Chicas (« les filles » en espagnol) est le premier film de Yasmina Reza, dramaturge française la plus jouée dans le monde. Il nous plonge au coeur des relations entre trois soeurs et leur mère.
Pila, veuve et amoureuse du gestionnaire de son immeuble, souhaite présenter son « fiancé » Fernand à ses trois filles: Nurya , actrice en vogue que le succès ne fait qu’ilsoler; Aurélia, comédienne de théâtre au bord de l’étouffement; et Christa, l’électron libre aussi enfantine que ses fils.
Ce déjeuner de présentation va être le formidable théâtre de toutes les tensions familiales. Une scène sur laquelle la moindre étincelle créer un court-circuit affectif violent et faire tout exploser. Les jalousies entre soeurs qui pourtant s’adorent et se confient, les rancoeurs contre la mère, qui elle-même se sent mise de côté par ses filles.
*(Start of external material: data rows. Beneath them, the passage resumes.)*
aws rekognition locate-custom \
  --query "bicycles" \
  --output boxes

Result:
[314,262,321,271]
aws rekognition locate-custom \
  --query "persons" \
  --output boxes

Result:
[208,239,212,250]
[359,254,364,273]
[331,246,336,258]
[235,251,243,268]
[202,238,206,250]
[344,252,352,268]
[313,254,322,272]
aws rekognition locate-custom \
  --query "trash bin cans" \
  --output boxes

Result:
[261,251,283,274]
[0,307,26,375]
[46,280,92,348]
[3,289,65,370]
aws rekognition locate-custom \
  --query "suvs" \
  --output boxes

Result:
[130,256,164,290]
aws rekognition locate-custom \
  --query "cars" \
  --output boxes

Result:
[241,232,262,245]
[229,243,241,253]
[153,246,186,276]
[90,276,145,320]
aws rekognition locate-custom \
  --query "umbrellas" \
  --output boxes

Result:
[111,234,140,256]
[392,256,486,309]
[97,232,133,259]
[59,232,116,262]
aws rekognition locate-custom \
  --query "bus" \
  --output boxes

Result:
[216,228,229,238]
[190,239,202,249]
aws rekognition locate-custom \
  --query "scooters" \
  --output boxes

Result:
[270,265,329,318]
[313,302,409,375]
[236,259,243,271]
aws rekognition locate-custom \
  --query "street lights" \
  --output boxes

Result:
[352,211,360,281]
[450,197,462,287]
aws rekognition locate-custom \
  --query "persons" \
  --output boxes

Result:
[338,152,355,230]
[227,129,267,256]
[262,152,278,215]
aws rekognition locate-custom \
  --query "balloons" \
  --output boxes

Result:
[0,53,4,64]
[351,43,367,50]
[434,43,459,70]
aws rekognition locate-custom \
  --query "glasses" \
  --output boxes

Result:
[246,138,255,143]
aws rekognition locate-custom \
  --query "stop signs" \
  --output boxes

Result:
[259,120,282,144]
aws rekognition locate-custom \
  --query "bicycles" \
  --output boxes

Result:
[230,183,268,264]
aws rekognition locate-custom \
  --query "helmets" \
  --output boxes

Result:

Chicas, c’est comment, au sein de la famille, les allumettes se transforment en incendie; comment personne n’y trouve sa place tout en l’affirmant de toutes ses forces. Mais sans jamais tomber dans le pathétisme. Yasmina Reza met toujours de la comédie dans les scènes les plus tristes : les névroses exacerbées recèlent cette part d’absurde qui les rendent, finalement, drôles.
Le film paraît très long au début avec beaucoup de petits « morceaux » de la vie de chacune. On se demande ce qu’il veut nous dire et ou il nous mène, avant de s’apercevoir qu’il est comme une petite aiguille qui s’enfonce lentement sous la peau. On s’ennuie presque dans le premier quart, mais parce que l’on sent que la crise est proche et qu’en fait, on l’attend avec impatience.
Les actrices sont aussi lumineuses et touchantes les unes que les autres, entre Carmen Maura - égérie de Pedro Almodovar- en mère qui tente de renaître, Emmanuelle Seigner (Nurya) et Valérie Dréville (Aurélia) qui exposent un coeur à vif et Christèle Tual (Christa) en femme épanouie mais perdue. Quant à André Dussollier (Fernand), il rayonne d’humour et de gentillesse en amoureux qui retrouve une seconde jeunesse, et qui se demande, tout de même, où il est tombé…
Le talent de Yasmine Reza s’exerce donc aussi au cinéma, où elle dénoue les fils emmêlés de fil(le)s électriques.